2024年研究計畫概況

張智星


簡表

中文名稱 英文名稱 主持人 補助單位 計畫編號 補助金額 開始日期 結束日期
生成式對話之臺灣人文知識探勘系統計畫  TAIHUCAIS: TAIwan HUmanities Conversational AI Knowledge Discovery System  張智星  國科會    2000000  2024/1/1  2026/12/31 

詳細資料

  1. 生成式對話之臺灣人文知識探勘系統計畫

    • 英文名稱: TAIHUCAIS: TAIwan HUmanities Conversational AI Knowledge Discovery System
    • 計畫編號:
    • 主持人: 張智星
    • 補助單位: 國科會
    • 計畫執行期間: 2024/1/1 to 2026/12/31
    • 關鍵詞: Machine learning, large language model, chatbot
    • 摘要簡介:
      臺灣擁有各種獨有而珍貴的人文資料,然分屬不同單位,使用者必須進入分立的資料庫取用。而近年來隨著生成對話式大型語言模型的出現,知識探勘的方式也由關鍵字搜尋改為自然語言提問與多輪對話的方式來取得整合的資訊。然而目前通用的大型語言模型未能符合人文專業的需求,且中文的產出也未必貼近臺灣的語境。為提升臺灣人文資料的檢索方便性以及人文研究者與工作者的專業需求,本計畫擬結合臺灣現有的第一手全文人文資料庫與臺灣自建的通用語言模型,建置一個資料庫檢索輸出與對話平台。這個專為臺灣人文學者量身訂做的對話式知識探勘系統(台鵠開示)將連結現有的資料庫、生成所需的資訊、以符合台灣議題與語境的對話回應、並優化使用者的知識探勘體驗。使用者不再需繁瑣地進入各單獨的資料庫進行檢索,而能在單一介面中以自然語言提問並和系統互動,使知識的探勘更為便捷有效、精準、且符合需求。預期此系統能提高臺灣人文資料庫的使用率,並能藉由與語言模型對話互動的特性,吸引更多人關注了解臺灣的人文學各面向。此外,將對話式語言模型由通用型轉為專業型是目前世界各專業領域的重要目標,若此探勘系統建置成功將會是重要的技術創新,可供其他專業領域參考與應用。
      Taiwan possesses various unique and invaluable humanities datasets; however, these are managed by different entities, requiring users to access separate datasets for the information they need. With the recent development of large language models (LLMs), users' knowledge discovery methods have shifted from keyword searches to natural language queries and multi-turn dialogues to obtain integrated information. However, current available general-purpose LLMs do not meet the specialized needs of humanities researchers, and their Chinese language output may not align with the Taiwanese context. To enhance the convenience of accessing Taiwanese humanities data and meet the demands of humanities researchers and professionals, this project intends to integrate Taiwan's existing first-hand full-text humanities datasets with a locally developed general-purpose language model in Taiwan. The aim is to establish a user-friendly data retrieval and dialogue platform for knowledge discovery. This TAIwan Humanities Conversational AI knowledge discovery System (TAIHUCAIS), tailored specifically for Taiwanese humanities data, will be better suited to generate information and engage in dialogues that align with the context of relevant Taiwanese topics. It will optimize user experience, eliminating the need for them to navigate individual databases separately. Instead, users will be able to pose questions in natural language through a single interface, with the system aggregating and presenting relevant information, making knowledge discovery more convenient, efficient, precise, and tailored to their needs.

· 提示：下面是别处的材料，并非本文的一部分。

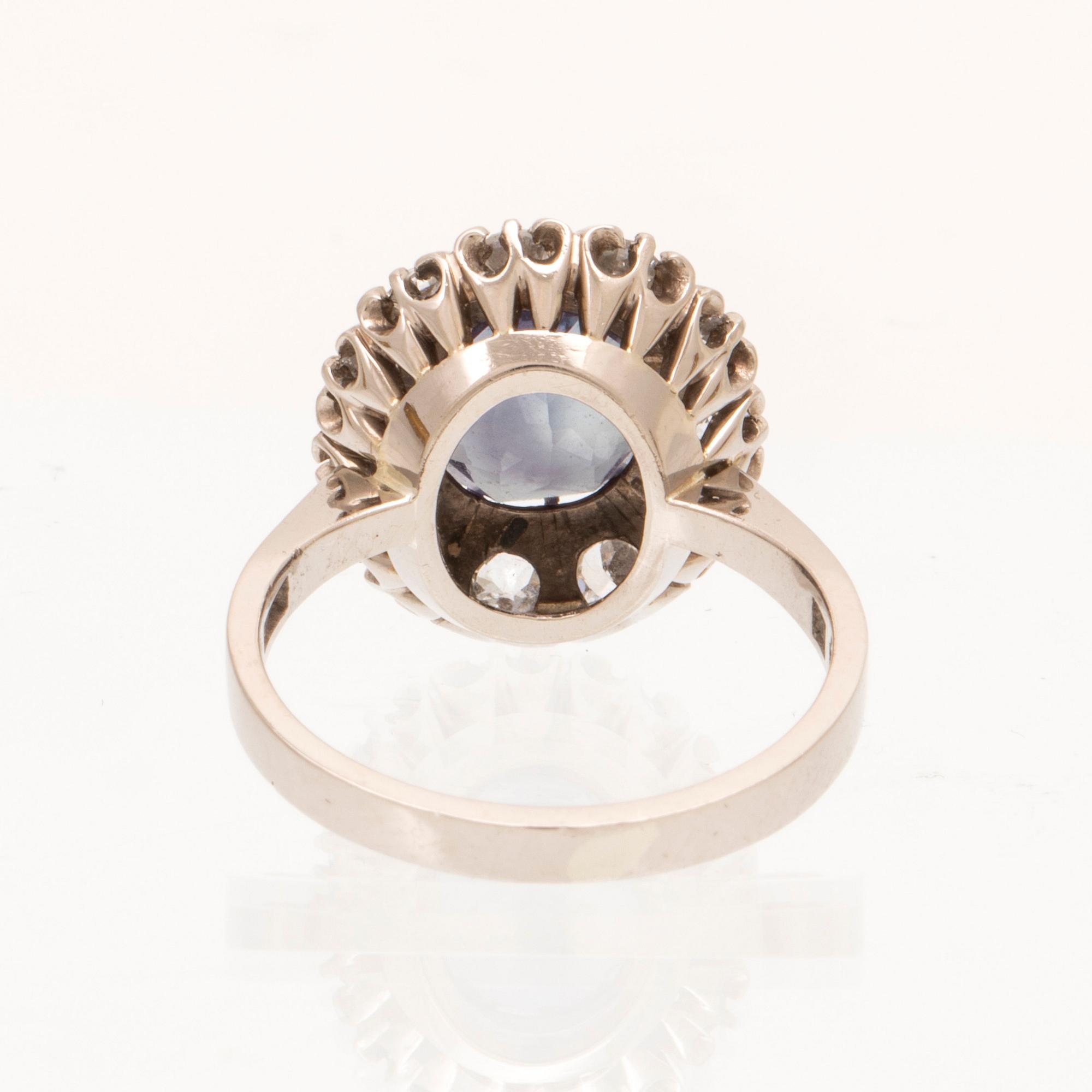 An 18K white gold ring with a colour change synthetic purple sapphire and brilliant and old cut diamonds.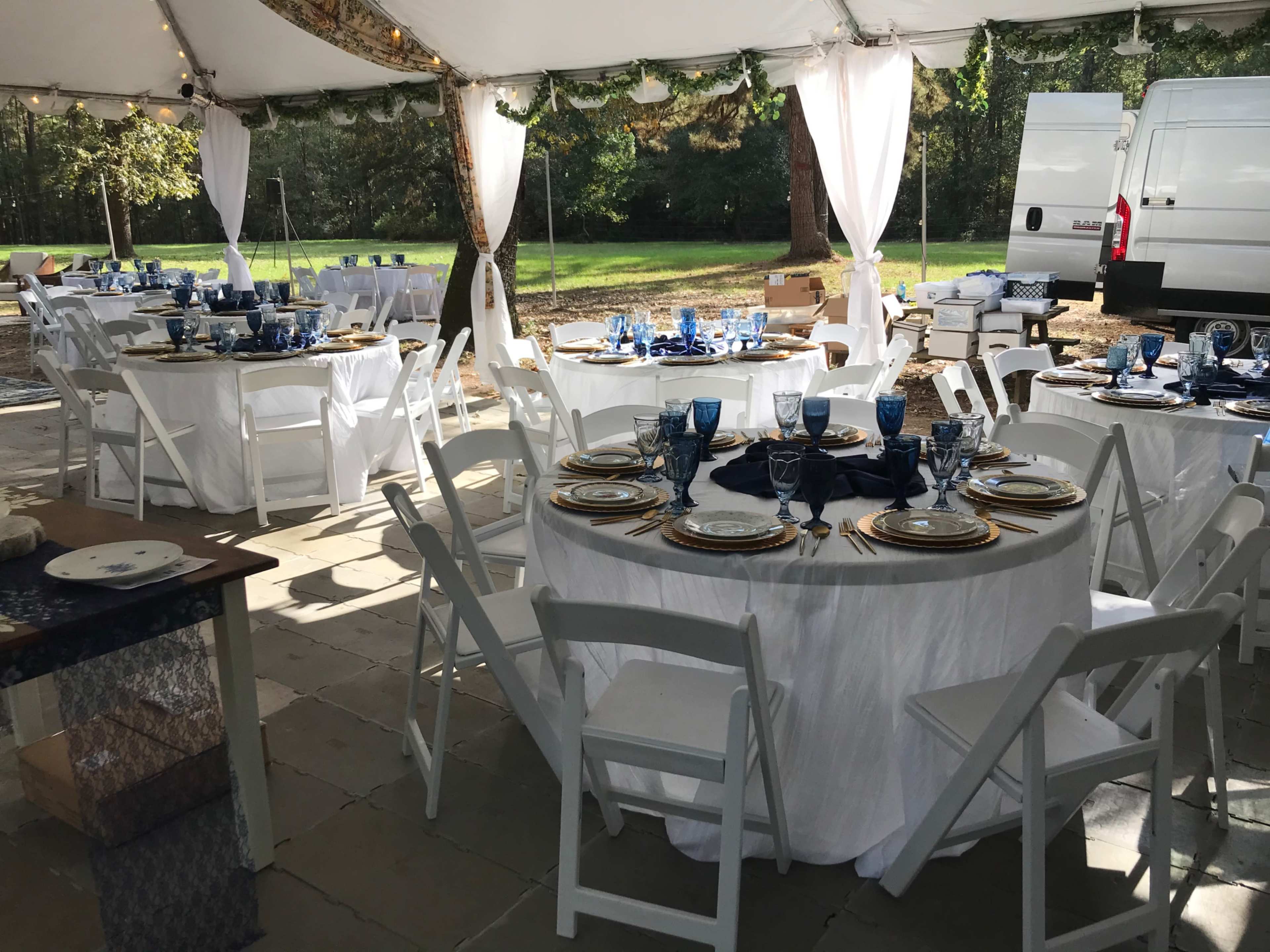 A large white tent is set up for an event, featuring multiple round tables dressed in blue and white tableware, surrounded by folding chairs.
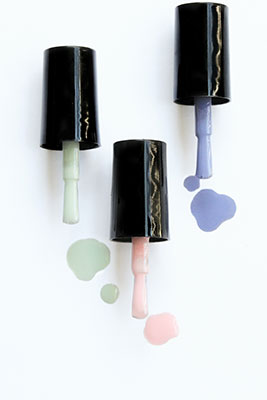 Photo of wet nail polish brushes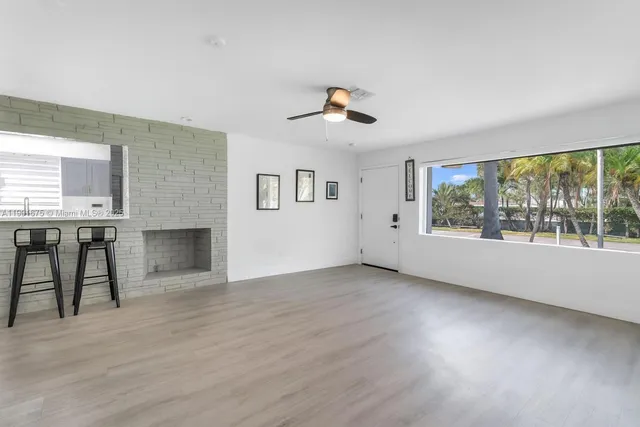 wooden floor fireplace and windows in an empty room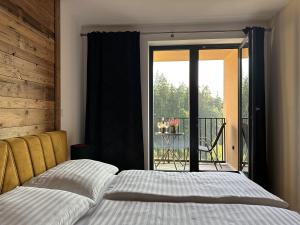 a bedroom with a bed and a view of a balcony at Apartmány Černý důl - Horňák in Černý Dŭl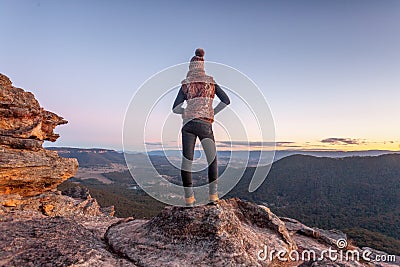 Bushwalker on summit of mountain with valley views Stock Photo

The anticipated outcome of this system includes increased use of Taiwanese humanities datasets and better engagement with more users in various aspects of Taiwan's humanities. Moreover, transitioning from a general-purpose language model to a specialized one is a vital objective across many fields worldwide. The development of TAIHUCAIS will not only contribute to significant technological innovations but also potentially establish a benchmark for other specialized domains, creating new opportunities for applications.